• _Short task_: Gather every line of the records that contains the string "farther", treating uppercase and lowercase letters as distinct.

• _Listing_:
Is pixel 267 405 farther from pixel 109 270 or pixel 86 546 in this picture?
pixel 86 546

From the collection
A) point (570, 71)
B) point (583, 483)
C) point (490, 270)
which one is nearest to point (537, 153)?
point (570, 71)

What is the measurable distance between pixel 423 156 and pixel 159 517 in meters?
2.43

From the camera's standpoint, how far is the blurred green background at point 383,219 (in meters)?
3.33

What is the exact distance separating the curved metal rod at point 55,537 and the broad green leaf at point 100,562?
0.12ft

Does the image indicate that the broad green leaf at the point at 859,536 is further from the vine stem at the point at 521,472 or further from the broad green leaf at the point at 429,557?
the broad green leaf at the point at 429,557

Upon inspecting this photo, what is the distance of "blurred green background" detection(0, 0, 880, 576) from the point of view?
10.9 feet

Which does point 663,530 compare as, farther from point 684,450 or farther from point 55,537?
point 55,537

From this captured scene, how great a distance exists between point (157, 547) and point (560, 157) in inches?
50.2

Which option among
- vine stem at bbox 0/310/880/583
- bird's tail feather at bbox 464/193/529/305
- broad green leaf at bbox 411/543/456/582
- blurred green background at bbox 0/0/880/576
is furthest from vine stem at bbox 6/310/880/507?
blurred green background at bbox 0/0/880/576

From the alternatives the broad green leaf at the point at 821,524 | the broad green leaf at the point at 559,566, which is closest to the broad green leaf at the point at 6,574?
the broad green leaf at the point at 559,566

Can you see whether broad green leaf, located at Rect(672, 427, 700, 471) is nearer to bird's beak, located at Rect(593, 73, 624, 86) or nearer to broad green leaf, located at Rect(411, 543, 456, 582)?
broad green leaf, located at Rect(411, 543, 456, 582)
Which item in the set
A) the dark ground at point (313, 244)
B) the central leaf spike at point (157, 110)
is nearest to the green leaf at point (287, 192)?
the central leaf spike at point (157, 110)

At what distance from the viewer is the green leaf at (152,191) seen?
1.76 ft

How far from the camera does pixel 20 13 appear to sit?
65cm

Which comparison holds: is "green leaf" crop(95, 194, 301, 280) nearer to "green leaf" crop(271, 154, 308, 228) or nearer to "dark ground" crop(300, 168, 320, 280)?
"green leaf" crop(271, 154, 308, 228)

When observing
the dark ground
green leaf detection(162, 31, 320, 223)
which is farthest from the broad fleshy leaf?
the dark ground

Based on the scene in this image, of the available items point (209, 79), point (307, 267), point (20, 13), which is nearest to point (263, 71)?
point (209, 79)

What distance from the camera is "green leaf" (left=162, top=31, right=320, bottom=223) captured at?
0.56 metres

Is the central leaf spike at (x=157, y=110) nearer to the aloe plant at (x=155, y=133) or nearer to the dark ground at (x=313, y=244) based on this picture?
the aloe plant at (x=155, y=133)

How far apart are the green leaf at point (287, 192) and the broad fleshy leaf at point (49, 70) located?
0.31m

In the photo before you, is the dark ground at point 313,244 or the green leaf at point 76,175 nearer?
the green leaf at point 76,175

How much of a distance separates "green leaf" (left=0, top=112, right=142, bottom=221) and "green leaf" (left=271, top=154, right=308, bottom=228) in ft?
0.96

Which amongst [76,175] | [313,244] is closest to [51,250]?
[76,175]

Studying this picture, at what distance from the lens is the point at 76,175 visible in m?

• _Result of the task_:
Is pixel 267 405 farther from pixel 109 270 or pixel 86 546 in this picture?
Which does point 663,530 compare as, farther from point 684,450 or farther from point 55,537?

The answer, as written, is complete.